▶ [Zitierte Passage]
—————
Ein bisschen nervös sei er, sagt Julian Hessenthaler zu Beginn des Publikumsgesprächs mit ihm in der Roten Bar des Wiener Volkstheaters: "Ich bin ja das erste Mal auf einer Bühne." Hessenthaler ist erst seit 7. April in Freiheit. Davor verbüßte er eine zweieinhalbjährige Gefängnisstrafe wegen des Handels mit 1,25 Kilogramm Kokain. Wegen guter Führung wurde er frühzeitig entlassen.

Doch nicht deswegen sind die 100 Plätze in der Roten Bar belegt. Hessenthaler ist der Drahtzieher hinter dem Ibiza-Video, das zunächst zum Rücktritt von Heinz-Christian Strache und einen Tag später zu dem der türkis-blauen Regierung führte. Im August 2017 war es Hessenthaler, der in einer Finca in Ibiza Kameras aufstellte und gemeinsam mit einer vermeintlichen Oligarchennichte die FPÖ-Spitzenpolitiker Johann Gudenus und  Strache empfing.
—————
▶ [Aufgabenstellung] Entnimm bitte dem Text über Julian Hessenthaler die Stelle, die mit „Ein bisschen nervös“ beginnt und bis einschließlich „er frühzeitig entlassen.“ reicht, und gib sie wortgetreu wieder.

▶ [Gezeigtes Material]
—————
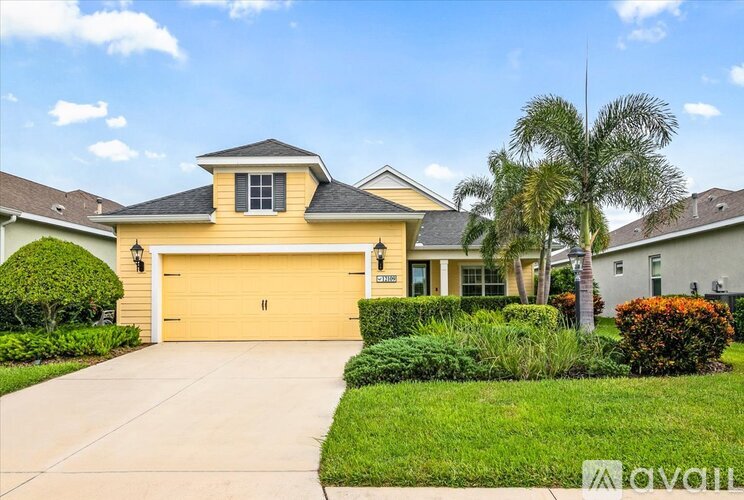 A house with a yellow garage door is for sale.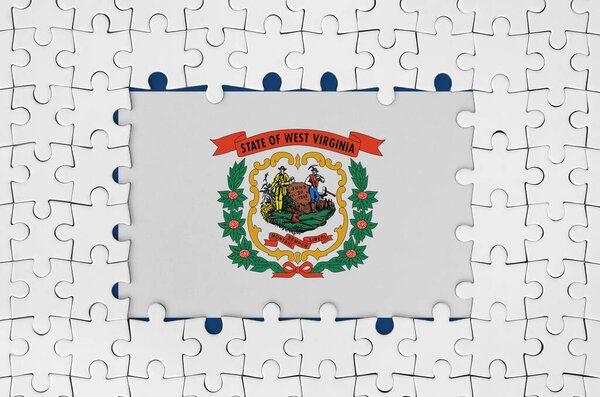 West Virginia US state flag in frame of white puzzle pieces with missing central parts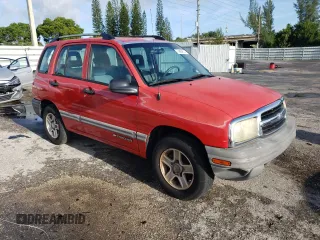 2003 Chevrolet Tracker z VIN 2CNBE13CX36943395, wystawiony jako Copart lot #70964574 z przebiegiem 118 975 mil mil oraz Szkody całkowita. Historia ofert i sprzedaży dostępna na DreamBid. Obrazek 4.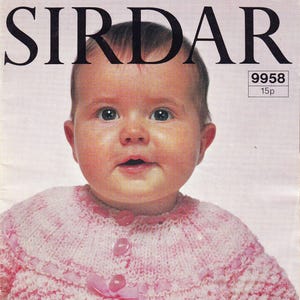 Puede incluir: Un bebé con una rebeca de punto rosa y blanco con tres botones rosas y una cinta decorativa. La imagen es de un patrón de tejido Sirdar vintage, con el nombre de la marca en la parte superior.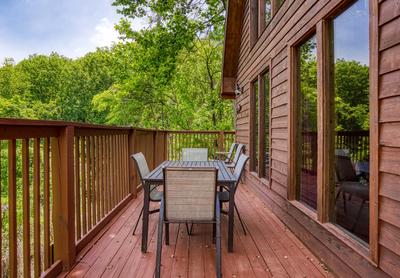 Black Bear Lodge - Wrap around deck with table and chairs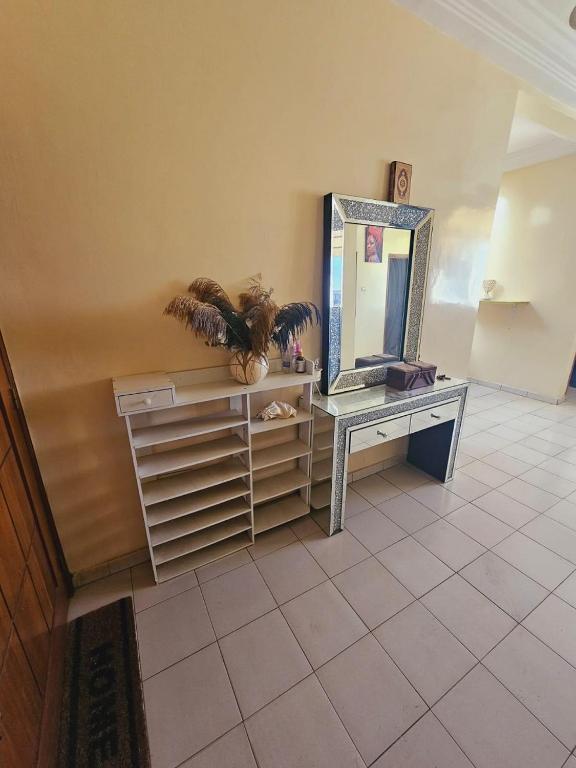 a room with a mirror on a dresser and a table with a dresser at MAISON MOUnADJA in Dakar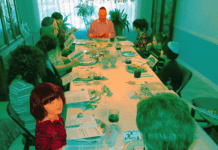 The author looks up from the table while her grandfather leads his last seder before his death in 2017.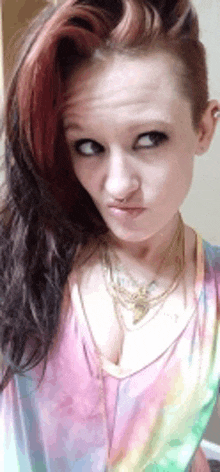 a woman with long hair and a nose ring is wearing a tie dye shirt and making a funny face .
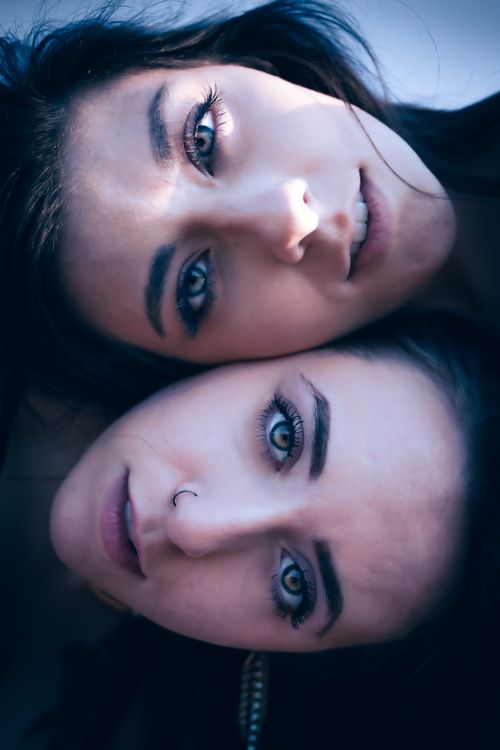 Free Captivating close-up portrait of two young women with striking green eyes and dark hair, in a serene embrace. Stock Photo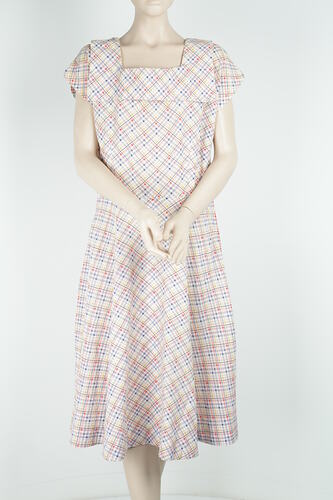 Checked, square-necked sleeveless dress made from white, yellow, blue and red cotton fabric.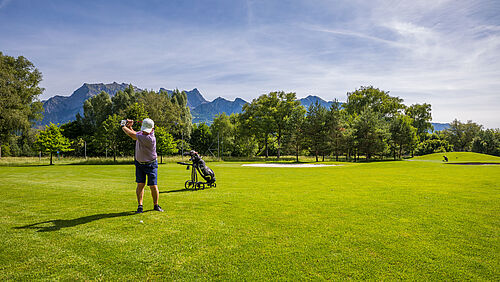Ein Golfer steht auf dem Fairway und holt gerade zum Schlag aus. Hinter ihm steht sein Golfbag und Caddy. Im Hintergrund sind Bäume und die Bergelandschaft zu sehen.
—————
▶ [Lösung]
Ein bisschen nervös sei er, sagt Julian Hessenthaler zu Beginn des Publikumsgesprächs mit ihm in der Roten Bar des Wiener Volkstheaters: "Ich bin ja das erste Mal auf einer Bühne." Hessenthaler ist erst seit 7. April in Freiheit. Davor verbüßte er eine zweieinhalbjährige Gefängnisstrafe wegen des Handels mit 1,25 Kilogramm Kokain. Wegen guter Führung wurde er frühzeitig entlassen.